Nichushkin arrived in Dallas with great expectations that have only grown during the first half of the season—Jaromir Jagr believes he will be the best player in the NHL at some point during his career—but he also brought along zero knowledge of the American culture and English language.
That’s where the Fletcher family came into play. Paul and Sandra Fletcher are friends with Stars president Jim Lites and immediately volunteered their help and home for Nichushkin, who needed a place to live upon arriving in Dallas in July.

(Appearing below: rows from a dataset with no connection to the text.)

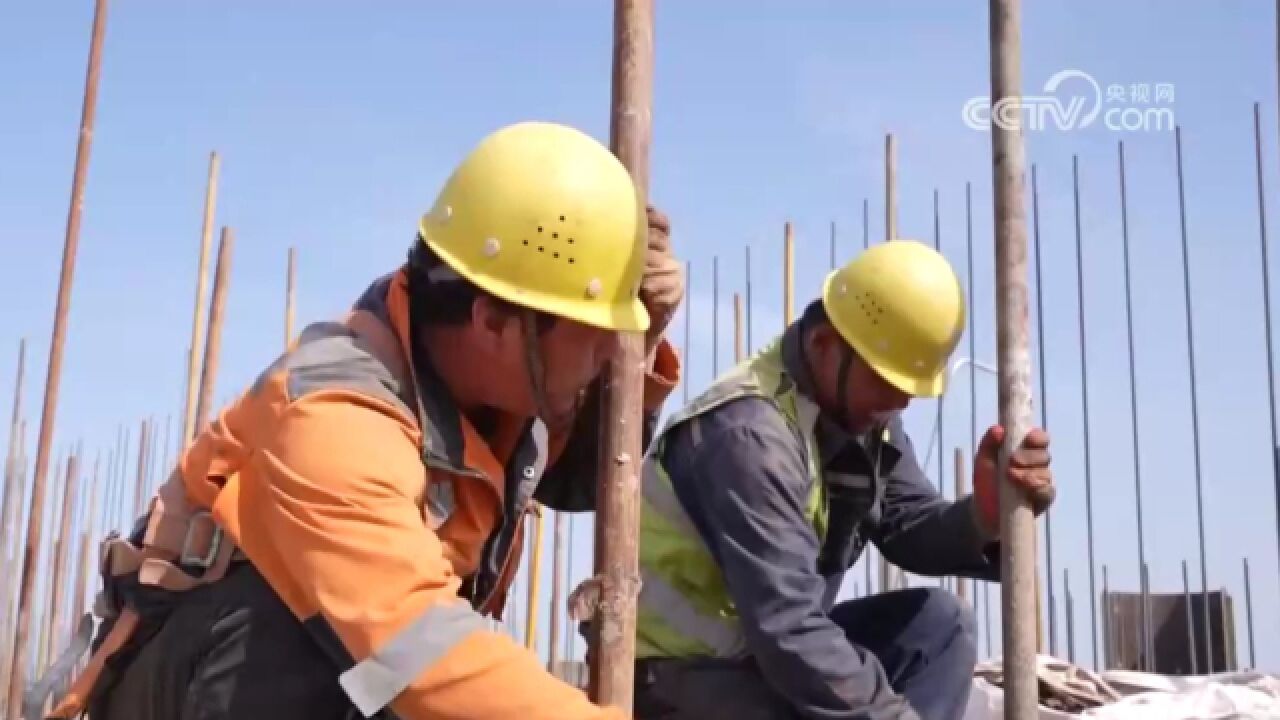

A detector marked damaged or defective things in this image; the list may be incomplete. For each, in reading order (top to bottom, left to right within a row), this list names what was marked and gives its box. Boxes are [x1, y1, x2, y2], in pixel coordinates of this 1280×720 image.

rusty steel rod [5, 0, 108, 712]
rusty steel rod [183, 149, 222, 445]
rusty steel rod [194, 229, 235, 430]
rusty steel rod [547, 507, 563, 671]
rusty steel rod [588, 0, 650, 702]
rusty steel rod [988, 0, 1039, 707]
rusty steel rod [1029, 163, 1059, 655]
rusty steel rod [1070, 152, 1100, 666]
rusty steel rod [1116, 141, 1157, 671]
rusty steel rod [1172, 126, 1208, 671]
rusty steel rod [1249, 103, 1280, 591]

Paul had toyed with the idea of having a player board with his family over the years, but the father of two teenage daughters had a concern that had nothing to do with his inability to speak Russian.
“I wanted to wait until the girls get out before we do anything," Fletcher said, "because we don’t need a hormonal teenage boy in the house.”
The timing didn't work out exactly how he hoped. His oldest daughter, Zoe, is away at college, but Robin has yet to graduate high school. In a way, Nichushkin's temporary residence was a gift for their hockey-playing son, P.J., a 12-year-old who was raised in a house with two older sisters.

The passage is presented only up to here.